- The exercise: Please print, word for word, the lines of the listing below, starting at the line that contains "Looking at the" and ending at the final line of the listing.

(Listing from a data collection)

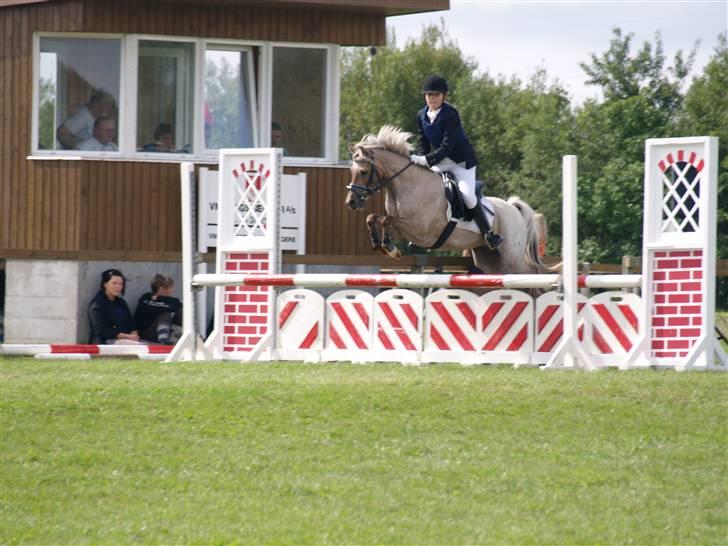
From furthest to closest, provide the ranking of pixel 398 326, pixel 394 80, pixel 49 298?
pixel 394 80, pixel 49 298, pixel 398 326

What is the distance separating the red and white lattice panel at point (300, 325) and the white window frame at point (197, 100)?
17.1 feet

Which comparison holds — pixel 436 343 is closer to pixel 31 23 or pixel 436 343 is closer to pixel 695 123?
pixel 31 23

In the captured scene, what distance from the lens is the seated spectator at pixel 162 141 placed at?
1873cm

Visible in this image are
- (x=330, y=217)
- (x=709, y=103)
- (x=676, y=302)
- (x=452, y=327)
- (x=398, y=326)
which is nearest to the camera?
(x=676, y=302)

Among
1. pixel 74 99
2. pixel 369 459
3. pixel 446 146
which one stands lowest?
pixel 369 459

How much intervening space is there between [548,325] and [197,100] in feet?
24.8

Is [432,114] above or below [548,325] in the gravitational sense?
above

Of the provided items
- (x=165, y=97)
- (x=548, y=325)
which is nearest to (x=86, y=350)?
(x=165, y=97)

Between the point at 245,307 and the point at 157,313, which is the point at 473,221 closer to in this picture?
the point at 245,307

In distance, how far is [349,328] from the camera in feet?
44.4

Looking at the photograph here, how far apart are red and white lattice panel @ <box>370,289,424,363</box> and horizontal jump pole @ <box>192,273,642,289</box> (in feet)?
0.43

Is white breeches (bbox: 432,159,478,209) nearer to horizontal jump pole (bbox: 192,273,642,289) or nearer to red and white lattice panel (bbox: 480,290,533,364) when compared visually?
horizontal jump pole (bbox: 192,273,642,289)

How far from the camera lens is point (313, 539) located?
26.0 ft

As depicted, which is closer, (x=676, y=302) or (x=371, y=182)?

- Answer below:
Looking at the photograph here, how far apart are red and white lattice panel @ <box>370,289,424,363</box> and horizontal jump pole @ <box>192,273,642,289</box> (in feet)?
0.43

Is white breeches (bbox: 432,159,478,209) nearer to horizontal jump pole (bbox: 192,273,642,289) or nearer to red and white lattice panel (bbox: 480,290,533,364) when compared visually?
horizontal jump pole (bbox: 192,273,642,289)

How far from the camera lens is point (313, 539) located?
26.0 ft

As depicted, which is closer, (x=676, y=302) or (x=371, y=182)?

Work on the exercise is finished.